Why would a rise in popularity lead to a wider discount to NAV, given that increase in demand would lead to increased price pressure and therefore tighter discount to NAV
That post was very confusing and/or inaccurate.
By popularity, he’s probably referring to LP’s finding it an attractive tool for portfolio management and therefore a lot of them are selling via LP-led secondaries. So in this sense, there’s a high supply of portfolios on the market with limited buyers so discounts widen.
Also, the structure he described sounds more like a continuation fund than an LP-led secondary. More often than not, an LP-led just involves a transfer of interest within the existing fund and no SPV.
On the performance point, there’s an argument to be made since secondaries will essentially track the broader PE markets performance.
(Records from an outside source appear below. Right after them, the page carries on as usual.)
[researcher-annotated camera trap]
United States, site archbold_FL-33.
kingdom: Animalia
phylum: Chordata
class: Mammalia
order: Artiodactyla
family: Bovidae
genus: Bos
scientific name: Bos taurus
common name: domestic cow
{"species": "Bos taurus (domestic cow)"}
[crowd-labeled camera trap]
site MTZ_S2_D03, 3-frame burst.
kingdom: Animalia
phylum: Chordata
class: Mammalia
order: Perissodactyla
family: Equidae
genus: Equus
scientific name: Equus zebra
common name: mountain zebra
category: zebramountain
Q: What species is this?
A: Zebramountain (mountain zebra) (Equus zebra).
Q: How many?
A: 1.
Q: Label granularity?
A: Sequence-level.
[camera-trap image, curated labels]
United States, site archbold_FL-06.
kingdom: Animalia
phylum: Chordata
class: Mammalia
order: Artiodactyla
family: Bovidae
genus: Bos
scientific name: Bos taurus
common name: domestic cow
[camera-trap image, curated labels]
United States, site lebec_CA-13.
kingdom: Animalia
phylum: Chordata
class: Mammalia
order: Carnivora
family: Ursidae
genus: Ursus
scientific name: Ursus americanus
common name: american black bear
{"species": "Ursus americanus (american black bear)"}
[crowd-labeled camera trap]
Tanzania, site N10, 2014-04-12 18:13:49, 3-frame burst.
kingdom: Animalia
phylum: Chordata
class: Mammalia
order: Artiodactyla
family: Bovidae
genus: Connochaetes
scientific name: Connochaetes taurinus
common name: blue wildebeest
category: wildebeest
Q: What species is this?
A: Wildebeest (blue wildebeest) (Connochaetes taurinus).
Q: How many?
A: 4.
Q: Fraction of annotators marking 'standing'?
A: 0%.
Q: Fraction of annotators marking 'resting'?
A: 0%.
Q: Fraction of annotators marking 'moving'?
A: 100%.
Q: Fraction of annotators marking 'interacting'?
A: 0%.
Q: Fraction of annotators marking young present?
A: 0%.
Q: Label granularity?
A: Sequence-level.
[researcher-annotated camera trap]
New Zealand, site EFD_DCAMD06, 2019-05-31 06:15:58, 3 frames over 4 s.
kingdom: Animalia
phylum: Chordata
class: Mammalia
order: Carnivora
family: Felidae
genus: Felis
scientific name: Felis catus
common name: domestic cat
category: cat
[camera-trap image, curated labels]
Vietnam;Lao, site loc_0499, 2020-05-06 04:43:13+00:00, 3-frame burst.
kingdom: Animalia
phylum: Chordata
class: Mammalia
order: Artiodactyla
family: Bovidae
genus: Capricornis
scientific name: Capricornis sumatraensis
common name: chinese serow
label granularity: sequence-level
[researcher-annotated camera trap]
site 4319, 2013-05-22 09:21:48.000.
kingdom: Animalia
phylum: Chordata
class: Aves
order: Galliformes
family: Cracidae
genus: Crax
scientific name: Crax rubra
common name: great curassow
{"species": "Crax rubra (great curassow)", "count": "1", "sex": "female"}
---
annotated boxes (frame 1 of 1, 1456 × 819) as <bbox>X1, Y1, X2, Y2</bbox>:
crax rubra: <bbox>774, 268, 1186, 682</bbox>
That said, these buyers aren’t stupid, if a GP has been exiting its assets below their projections, they are going to build in a bigger discount to reflect that.
There is so much wrong with this post that I won't even bother to refute all the points. But what are you talking here??
"The most obvious place was LP secondaries, in which a GP created a separate special purpose vehicle (SPV) through which LPs would contribute their interests and subsequently be capitalized by incoming investors, often at a discount to current NAV. As secondaries have risen in popularity, this discount has slowly risen from ~10% to rates as high as ~25%"
Agreed. Lots of dumbos here.
The post reads like someone used AI to generate most of the content and added the last two sentences with swearing and grammatical errors in an attempt to seem knowledgeable.
As the other posters have suggested, "special situations secondaries" could mean a lot of things and will continue to change as the strategy grows.
As of today, special sits secondaries usually describe firms that deploy structured capital in a non-primary commitment investment. For example, a firm (let's say Felicitas) receives an opportunity to invest in a late-stage growth company (good revenue growth, maybe EBITDA breakeven) in the secondary market. Felicitas would usually create a structure in which the downside is limited and could share in the upside (e.g., a 2x preferred equity structure). Special sits could also be used to describe a secondaries strategy that is not like the usual LP/GP secondaries transaction; for example, the fund could be focused on credit secondary opportunities (e.g., credit funds, credit investments, etc.).
Ah, that makes sense. I encountered them in a deal once and they were super sharp.